"""

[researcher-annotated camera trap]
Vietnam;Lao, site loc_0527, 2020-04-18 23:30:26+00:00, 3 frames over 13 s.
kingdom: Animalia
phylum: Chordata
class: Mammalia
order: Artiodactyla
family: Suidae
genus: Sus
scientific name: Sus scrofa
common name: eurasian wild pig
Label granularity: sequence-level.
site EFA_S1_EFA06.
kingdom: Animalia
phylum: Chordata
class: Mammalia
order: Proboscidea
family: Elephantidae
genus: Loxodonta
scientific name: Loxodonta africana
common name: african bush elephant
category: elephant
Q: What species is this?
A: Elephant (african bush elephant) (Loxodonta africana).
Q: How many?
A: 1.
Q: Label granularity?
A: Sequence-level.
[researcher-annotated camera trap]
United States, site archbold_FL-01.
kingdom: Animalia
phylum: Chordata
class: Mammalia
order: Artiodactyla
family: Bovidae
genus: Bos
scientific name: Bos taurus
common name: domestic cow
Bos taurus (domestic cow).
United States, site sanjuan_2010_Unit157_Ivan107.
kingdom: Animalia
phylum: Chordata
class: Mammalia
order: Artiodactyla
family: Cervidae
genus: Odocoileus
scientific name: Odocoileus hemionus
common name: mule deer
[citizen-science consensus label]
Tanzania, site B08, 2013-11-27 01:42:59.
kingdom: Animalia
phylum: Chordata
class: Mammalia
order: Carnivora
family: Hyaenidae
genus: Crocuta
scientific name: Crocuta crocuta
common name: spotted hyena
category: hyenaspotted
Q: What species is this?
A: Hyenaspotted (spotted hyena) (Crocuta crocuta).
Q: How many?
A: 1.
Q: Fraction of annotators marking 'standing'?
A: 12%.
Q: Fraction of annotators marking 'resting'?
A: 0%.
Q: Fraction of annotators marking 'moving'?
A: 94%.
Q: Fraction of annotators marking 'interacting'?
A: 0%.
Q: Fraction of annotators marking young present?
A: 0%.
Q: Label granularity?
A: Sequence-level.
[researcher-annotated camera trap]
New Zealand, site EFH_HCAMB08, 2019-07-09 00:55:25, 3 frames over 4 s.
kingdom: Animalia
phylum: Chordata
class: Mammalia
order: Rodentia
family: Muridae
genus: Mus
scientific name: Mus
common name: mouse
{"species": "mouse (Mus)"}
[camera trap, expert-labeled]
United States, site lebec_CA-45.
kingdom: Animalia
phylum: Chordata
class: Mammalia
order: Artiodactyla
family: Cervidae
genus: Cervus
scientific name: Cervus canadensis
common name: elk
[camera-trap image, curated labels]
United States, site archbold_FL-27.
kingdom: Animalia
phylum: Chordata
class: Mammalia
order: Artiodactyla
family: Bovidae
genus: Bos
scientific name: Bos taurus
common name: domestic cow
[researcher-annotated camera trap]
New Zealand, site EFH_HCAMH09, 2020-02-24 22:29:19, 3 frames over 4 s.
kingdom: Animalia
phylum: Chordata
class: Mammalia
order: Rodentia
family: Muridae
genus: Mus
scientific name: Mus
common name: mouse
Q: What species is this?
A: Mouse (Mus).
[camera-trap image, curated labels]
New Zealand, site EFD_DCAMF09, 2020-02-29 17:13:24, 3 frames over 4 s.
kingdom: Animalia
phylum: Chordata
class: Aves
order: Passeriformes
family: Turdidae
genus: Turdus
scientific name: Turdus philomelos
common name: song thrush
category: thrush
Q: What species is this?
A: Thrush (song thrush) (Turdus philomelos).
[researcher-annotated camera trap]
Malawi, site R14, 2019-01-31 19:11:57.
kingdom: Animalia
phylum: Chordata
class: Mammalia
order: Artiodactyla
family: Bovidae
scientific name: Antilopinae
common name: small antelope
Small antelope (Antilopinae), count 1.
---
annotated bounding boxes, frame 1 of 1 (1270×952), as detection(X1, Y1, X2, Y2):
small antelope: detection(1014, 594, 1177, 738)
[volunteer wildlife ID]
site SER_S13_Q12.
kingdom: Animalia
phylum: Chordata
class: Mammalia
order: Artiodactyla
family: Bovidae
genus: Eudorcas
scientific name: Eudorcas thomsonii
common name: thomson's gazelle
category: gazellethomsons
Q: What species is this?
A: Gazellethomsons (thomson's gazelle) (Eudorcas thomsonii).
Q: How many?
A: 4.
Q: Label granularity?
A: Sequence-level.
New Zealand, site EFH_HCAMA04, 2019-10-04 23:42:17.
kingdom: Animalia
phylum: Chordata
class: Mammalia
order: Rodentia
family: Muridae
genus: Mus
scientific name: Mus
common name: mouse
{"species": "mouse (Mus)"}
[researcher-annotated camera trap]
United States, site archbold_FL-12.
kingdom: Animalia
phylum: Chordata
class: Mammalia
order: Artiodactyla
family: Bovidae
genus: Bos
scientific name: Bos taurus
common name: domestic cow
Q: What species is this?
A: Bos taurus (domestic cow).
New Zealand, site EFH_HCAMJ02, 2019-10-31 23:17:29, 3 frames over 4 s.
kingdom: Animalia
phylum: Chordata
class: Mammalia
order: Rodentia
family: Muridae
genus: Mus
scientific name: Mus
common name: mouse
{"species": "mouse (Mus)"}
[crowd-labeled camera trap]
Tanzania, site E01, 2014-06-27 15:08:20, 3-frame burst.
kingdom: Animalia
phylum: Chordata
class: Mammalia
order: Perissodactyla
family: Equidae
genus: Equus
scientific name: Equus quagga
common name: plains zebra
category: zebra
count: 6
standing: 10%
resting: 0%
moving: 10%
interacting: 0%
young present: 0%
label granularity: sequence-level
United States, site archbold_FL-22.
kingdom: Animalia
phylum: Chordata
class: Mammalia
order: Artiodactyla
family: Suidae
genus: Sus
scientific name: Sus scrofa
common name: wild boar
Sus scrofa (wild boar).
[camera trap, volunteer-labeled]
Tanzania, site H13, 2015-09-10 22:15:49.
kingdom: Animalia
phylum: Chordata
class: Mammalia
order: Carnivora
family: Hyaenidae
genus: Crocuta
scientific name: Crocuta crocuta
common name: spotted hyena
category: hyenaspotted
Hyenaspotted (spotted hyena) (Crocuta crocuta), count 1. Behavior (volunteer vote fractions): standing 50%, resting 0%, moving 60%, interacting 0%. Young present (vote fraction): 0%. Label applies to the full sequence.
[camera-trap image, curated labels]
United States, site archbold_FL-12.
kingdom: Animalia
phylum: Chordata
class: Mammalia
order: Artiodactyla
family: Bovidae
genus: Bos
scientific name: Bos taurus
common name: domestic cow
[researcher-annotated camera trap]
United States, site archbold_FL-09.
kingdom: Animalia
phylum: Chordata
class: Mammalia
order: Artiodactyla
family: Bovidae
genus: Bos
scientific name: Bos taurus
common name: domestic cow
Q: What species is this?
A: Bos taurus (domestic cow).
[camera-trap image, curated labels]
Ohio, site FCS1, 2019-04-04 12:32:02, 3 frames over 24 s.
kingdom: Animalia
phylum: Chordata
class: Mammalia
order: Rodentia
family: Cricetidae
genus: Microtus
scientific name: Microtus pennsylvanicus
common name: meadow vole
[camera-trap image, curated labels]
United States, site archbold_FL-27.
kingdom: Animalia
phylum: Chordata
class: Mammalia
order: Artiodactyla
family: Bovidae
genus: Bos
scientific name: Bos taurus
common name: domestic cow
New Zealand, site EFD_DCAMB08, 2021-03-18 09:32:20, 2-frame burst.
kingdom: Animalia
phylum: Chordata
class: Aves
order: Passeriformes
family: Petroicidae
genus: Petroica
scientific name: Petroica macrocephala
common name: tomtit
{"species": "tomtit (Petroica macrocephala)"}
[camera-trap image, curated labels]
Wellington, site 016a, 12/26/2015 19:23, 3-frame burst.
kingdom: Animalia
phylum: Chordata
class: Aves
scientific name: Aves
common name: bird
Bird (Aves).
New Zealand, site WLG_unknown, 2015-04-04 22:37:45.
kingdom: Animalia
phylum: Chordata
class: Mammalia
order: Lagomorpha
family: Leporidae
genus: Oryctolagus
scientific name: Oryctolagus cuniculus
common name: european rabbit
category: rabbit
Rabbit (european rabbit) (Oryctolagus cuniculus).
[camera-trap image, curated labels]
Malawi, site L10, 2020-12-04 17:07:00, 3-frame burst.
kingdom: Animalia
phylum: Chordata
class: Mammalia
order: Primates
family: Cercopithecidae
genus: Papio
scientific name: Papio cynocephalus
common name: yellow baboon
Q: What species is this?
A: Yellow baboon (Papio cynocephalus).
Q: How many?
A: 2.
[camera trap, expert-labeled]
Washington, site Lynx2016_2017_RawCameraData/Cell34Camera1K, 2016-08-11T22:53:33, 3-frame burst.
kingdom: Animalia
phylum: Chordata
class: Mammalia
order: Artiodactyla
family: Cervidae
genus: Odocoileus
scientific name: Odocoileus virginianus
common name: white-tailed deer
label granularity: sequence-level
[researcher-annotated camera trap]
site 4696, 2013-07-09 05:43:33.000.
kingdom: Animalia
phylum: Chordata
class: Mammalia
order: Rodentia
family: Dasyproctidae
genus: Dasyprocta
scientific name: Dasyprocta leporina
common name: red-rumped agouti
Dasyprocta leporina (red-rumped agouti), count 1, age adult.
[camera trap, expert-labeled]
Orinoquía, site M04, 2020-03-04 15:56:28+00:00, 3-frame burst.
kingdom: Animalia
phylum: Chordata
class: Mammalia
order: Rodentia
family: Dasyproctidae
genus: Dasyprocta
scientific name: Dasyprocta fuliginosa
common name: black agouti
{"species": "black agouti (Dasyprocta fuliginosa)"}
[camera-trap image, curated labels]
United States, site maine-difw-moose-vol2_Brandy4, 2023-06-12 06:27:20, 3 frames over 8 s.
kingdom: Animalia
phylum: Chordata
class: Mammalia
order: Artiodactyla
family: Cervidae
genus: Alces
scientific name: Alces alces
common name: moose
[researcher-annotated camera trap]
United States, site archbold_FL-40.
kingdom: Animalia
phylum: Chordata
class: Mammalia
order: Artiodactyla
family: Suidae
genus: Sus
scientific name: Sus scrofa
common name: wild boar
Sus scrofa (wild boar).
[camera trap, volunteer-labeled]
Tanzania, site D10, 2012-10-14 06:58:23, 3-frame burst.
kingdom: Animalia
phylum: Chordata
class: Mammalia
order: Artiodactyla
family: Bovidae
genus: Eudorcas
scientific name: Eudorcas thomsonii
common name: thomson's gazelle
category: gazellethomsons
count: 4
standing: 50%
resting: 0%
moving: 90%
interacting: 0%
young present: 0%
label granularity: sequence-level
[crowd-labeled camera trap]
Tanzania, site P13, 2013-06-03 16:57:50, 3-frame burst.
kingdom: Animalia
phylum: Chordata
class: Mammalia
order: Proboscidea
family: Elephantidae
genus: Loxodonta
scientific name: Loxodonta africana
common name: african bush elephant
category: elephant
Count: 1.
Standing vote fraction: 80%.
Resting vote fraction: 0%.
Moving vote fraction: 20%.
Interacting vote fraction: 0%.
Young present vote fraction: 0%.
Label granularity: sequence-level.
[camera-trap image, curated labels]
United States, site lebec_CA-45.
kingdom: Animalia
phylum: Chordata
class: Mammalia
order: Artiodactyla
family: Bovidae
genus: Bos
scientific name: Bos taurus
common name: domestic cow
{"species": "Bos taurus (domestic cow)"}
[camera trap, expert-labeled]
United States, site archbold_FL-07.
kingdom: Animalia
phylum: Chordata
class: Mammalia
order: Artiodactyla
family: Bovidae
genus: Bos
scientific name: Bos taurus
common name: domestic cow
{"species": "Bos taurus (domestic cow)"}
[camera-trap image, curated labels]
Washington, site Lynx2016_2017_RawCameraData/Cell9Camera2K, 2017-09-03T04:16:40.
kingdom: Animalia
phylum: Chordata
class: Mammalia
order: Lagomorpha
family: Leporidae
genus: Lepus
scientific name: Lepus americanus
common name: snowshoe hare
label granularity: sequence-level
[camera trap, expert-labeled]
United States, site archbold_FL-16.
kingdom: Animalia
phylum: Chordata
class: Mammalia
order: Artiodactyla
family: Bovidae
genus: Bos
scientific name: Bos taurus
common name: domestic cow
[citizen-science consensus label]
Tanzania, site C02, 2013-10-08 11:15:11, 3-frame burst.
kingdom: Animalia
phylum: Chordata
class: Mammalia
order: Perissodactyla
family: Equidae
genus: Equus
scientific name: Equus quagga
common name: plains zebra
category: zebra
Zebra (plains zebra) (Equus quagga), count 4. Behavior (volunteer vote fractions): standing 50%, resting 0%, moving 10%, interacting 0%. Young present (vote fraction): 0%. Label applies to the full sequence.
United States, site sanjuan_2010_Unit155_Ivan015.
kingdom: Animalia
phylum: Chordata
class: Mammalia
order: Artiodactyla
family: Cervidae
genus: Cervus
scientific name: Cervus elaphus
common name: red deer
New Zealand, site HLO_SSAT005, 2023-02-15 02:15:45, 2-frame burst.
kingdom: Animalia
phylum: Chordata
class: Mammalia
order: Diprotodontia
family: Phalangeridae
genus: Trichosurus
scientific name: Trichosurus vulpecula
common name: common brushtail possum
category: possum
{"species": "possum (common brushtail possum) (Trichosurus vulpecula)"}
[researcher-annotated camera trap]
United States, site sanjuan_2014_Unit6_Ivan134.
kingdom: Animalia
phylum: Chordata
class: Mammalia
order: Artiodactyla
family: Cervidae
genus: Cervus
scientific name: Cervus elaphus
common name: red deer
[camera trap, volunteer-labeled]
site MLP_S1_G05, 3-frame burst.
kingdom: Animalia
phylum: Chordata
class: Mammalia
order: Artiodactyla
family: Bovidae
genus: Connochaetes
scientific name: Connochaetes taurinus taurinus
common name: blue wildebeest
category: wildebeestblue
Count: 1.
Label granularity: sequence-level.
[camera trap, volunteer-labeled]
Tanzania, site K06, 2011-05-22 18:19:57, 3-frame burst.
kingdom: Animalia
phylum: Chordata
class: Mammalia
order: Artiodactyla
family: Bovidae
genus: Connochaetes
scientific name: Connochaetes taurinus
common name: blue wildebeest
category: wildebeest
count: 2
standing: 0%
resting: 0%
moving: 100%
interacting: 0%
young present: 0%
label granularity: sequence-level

"""

• [WORK TASK] Count up the lines in the material above that contain the string "annotators", then state that figure alone.

• [OUTPUT OF THE EXERCISE] 5